## TEXT SEGMENT
● ● ● ● ●

Sarcosine is also known as N-methylglycine.
It is an intermediate and byproduct in the glycine synthesis and degradation. Sarcosine is metabolized to glycine by the enzyme sarcosine dehydrogenase, while glycine-N-methyl transferase generates sarcosine from glycine. Sarcosine is a natural amino acid found in muscles and other body tissues. Sarcosine is found naturally as an intermediate in the metabolism of choline to glycine. Sarcosine is a competitive inhibitor of the type I glycine transporter (GlyT1), an N-methyl-D-aspartate receptor (NMDAR) co-agonist, and an important intermediate in one-carbon metabolism.
- Its therapeutic potential for schizophrenia further underscores its clinical importance.
- It is currently also being researched as a biomarker for prostate cancer [1, 2, 3, 4].
- Metabolism requires B2. May indicate functional B2 deficiency.
- Suspect increased need for folic acid if: Elevated HOMOCYSTINE, SARCOSINE, glycine, serine, 1-methylhistidine, 3-methylhistidine, methionine, cystathionine or histidine
- Could also be Sarcosinemia, a rare autosomal recessive metabolic disorder. It can result from an inborn error of sarcosine metabolism, or from severe folate deficiency. It is thought to be a relatively benign condition.

● ● ● ● ●

## SUPPLIED DATA
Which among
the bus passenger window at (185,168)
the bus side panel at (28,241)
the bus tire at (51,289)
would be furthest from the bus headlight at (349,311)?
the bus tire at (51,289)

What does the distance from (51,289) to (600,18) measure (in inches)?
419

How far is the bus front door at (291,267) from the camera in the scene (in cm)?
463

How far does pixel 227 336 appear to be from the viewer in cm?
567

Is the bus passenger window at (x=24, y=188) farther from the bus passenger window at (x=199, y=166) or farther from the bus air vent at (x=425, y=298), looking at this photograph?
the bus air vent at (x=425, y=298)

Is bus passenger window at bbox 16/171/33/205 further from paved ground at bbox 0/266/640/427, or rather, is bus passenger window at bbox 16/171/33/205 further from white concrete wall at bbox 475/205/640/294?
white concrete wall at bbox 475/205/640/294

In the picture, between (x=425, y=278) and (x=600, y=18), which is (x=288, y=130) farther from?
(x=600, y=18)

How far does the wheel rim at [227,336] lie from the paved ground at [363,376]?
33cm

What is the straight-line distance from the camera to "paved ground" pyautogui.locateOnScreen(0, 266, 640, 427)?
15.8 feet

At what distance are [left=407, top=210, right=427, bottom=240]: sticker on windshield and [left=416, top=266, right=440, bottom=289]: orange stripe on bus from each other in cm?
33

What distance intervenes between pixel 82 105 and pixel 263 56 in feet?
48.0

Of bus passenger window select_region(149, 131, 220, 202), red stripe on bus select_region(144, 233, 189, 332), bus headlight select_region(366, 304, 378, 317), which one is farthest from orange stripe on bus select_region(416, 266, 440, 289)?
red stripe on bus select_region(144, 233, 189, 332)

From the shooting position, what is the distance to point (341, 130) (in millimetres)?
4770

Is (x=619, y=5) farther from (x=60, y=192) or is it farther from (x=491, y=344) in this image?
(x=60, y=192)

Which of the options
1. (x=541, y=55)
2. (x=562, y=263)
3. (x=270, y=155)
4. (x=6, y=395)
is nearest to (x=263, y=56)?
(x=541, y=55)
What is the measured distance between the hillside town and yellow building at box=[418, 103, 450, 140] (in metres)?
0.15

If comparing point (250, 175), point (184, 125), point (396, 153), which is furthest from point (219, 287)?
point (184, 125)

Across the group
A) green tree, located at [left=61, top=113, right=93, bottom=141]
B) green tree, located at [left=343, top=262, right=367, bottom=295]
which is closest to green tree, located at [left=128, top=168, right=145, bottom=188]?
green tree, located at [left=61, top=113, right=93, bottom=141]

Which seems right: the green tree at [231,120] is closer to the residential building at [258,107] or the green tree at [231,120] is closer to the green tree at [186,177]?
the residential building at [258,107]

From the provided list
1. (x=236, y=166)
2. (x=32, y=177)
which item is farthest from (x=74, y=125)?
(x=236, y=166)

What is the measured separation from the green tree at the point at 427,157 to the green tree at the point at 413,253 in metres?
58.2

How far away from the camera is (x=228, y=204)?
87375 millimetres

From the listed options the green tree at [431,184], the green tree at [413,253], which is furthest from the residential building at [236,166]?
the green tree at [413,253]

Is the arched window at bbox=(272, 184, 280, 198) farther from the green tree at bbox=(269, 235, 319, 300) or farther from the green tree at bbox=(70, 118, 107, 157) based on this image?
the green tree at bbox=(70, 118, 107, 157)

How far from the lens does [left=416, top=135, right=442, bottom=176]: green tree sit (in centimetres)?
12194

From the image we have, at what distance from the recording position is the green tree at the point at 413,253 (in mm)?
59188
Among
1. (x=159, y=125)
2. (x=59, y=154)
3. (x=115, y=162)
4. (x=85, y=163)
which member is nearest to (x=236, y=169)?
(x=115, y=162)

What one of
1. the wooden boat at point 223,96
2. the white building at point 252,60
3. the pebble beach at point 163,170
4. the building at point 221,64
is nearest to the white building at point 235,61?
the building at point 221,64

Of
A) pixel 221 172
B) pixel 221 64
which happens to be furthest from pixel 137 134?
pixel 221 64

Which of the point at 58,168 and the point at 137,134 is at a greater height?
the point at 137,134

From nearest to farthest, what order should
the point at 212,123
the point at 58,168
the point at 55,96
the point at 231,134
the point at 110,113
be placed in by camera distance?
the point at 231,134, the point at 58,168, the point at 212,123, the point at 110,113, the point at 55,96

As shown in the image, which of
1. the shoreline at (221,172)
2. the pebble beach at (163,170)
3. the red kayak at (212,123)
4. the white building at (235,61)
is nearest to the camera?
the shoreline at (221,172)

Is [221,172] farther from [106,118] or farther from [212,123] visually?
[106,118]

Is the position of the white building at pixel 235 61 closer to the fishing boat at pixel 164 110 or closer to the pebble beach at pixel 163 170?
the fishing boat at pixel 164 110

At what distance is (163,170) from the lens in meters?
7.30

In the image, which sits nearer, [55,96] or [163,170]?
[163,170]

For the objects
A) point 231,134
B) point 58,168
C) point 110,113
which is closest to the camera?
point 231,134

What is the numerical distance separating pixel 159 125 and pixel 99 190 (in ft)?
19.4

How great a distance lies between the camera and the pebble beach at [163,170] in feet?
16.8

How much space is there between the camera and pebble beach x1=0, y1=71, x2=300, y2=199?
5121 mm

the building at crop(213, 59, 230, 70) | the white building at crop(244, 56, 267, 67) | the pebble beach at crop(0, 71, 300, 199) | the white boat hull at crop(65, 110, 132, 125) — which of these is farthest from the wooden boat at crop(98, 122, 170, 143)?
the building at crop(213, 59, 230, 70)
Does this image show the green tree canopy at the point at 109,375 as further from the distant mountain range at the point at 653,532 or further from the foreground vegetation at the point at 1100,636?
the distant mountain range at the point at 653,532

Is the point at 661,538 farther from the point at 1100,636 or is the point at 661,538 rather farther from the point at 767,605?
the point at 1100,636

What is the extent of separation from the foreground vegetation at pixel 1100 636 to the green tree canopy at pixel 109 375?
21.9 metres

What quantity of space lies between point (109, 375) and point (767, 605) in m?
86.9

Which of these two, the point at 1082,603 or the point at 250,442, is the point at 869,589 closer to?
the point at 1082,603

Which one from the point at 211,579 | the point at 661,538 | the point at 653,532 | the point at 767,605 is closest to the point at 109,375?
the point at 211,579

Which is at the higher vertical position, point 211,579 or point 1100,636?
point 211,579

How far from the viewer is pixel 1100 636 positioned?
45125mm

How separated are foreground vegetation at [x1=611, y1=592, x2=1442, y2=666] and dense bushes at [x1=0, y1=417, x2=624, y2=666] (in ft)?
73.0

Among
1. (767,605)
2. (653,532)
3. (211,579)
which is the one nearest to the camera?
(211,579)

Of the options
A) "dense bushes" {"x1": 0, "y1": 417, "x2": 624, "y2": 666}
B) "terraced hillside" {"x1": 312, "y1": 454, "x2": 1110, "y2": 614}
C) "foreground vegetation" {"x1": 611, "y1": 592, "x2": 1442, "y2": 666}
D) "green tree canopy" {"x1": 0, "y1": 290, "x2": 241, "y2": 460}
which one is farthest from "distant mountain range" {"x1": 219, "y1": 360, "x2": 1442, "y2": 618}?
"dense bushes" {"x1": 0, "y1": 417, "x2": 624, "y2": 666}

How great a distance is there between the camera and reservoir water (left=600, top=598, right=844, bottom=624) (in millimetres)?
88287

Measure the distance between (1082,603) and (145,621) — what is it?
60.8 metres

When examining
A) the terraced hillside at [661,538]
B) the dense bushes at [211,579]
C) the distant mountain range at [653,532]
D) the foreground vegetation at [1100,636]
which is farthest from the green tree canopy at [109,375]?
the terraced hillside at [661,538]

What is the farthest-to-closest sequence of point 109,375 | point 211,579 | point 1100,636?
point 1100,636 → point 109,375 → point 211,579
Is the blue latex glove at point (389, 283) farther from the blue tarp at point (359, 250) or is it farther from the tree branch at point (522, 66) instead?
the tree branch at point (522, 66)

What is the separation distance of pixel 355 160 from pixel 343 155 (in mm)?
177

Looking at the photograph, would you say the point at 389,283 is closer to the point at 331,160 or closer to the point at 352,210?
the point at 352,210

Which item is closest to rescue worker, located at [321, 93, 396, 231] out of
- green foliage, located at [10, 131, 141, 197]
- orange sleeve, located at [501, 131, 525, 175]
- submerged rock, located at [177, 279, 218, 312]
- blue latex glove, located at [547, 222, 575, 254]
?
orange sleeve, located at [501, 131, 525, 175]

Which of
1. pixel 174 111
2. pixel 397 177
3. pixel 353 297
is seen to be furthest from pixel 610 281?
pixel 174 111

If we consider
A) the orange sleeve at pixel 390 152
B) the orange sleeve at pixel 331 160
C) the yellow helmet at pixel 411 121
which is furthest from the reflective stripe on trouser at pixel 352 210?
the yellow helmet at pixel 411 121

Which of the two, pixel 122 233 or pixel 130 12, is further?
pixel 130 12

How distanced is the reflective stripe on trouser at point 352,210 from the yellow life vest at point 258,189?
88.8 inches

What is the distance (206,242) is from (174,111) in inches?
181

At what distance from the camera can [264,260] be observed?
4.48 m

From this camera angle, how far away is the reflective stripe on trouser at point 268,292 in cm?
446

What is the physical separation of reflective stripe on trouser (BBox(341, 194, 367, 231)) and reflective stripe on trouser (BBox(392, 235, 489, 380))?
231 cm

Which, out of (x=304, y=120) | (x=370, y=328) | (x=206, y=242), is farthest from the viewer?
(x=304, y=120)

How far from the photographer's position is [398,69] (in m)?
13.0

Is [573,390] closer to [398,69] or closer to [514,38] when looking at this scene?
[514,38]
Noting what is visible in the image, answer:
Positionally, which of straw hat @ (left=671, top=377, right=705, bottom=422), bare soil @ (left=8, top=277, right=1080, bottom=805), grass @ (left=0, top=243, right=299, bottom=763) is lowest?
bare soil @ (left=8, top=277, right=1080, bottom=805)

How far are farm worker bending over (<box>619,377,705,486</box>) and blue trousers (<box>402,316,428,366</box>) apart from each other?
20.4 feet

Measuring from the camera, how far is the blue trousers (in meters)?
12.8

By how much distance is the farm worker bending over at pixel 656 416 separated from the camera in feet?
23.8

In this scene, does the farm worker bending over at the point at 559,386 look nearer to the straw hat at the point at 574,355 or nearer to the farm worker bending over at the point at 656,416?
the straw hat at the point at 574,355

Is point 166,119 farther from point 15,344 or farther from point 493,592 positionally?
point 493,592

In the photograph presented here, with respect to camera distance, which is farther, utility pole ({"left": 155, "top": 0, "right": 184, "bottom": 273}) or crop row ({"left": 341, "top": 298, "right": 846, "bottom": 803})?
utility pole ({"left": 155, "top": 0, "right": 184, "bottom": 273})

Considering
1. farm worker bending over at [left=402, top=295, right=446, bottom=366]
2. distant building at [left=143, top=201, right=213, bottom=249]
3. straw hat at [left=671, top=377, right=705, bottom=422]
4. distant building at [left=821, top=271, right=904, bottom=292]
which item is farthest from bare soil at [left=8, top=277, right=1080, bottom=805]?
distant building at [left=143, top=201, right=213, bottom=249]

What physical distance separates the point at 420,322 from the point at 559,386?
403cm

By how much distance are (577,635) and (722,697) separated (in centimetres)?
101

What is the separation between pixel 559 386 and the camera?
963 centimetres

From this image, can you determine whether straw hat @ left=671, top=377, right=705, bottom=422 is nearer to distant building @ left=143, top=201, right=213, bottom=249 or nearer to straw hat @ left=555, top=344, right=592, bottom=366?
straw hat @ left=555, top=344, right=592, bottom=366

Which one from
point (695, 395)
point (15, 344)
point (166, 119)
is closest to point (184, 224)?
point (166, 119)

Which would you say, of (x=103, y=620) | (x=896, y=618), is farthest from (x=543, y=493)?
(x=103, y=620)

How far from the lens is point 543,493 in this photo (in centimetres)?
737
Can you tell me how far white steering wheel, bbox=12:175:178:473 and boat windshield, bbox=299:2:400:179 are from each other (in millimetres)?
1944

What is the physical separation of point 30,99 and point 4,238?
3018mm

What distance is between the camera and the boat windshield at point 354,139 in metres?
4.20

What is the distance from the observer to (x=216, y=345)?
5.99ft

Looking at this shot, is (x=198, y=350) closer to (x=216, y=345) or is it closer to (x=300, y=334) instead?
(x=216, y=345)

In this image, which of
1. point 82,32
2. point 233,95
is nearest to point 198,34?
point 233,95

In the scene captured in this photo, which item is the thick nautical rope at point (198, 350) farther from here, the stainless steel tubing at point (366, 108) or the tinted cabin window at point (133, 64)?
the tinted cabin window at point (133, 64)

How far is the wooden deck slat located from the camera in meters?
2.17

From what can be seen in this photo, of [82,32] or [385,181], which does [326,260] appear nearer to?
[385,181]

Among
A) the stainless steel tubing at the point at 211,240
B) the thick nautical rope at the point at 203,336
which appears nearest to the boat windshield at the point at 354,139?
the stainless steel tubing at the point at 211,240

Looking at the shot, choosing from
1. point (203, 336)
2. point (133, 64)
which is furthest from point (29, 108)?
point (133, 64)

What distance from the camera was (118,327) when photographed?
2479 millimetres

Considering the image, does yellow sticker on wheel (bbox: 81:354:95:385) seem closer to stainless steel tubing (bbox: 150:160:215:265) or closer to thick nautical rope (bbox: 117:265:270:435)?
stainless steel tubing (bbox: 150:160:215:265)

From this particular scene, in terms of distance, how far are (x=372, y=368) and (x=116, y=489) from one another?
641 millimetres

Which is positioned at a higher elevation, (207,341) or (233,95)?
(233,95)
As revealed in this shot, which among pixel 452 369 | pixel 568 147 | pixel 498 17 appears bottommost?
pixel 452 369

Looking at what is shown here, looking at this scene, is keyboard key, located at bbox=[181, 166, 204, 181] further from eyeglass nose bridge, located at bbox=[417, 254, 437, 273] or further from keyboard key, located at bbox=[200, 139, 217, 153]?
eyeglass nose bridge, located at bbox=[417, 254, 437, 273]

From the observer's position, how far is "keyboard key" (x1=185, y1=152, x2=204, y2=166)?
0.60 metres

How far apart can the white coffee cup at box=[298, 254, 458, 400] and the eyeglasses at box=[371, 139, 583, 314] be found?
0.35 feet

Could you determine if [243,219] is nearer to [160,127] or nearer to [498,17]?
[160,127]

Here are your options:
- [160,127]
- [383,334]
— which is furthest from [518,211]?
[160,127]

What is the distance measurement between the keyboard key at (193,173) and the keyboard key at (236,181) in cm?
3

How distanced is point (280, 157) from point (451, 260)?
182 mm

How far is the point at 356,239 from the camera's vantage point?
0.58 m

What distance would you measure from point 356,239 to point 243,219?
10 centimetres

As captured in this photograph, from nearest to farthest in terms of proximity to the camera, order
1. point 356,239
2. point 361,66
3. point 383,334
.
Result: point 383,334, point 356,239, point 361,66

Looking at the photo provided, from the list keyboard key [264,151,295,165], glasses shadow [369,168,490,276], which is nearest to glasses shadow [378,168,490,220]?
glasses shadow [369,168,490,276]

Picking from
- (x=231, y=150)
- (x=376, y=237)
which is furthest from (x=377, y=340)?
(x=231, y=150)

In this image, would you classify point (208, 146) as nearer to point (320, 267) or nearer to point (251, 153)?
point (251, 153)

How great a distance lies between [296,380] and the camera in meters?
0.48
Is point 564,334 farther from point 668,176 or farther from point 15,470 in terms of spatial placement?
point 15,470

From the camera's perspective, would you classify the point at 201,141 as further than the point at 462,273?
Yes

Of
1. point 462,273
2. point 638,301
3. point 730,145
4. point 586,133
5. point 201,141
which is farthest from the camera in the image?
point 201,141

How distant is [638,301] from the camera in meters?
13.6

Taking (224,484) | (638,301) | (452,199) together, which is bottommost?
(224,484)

● ● ● ● ●

In the sarcosine text, explain in one to three sentences why sarcosine may indicate a functional B2 deficiency.

Sarcosine's metabolism requires B2. For that reason, sarcosine may indicate a functional B2 deficiency.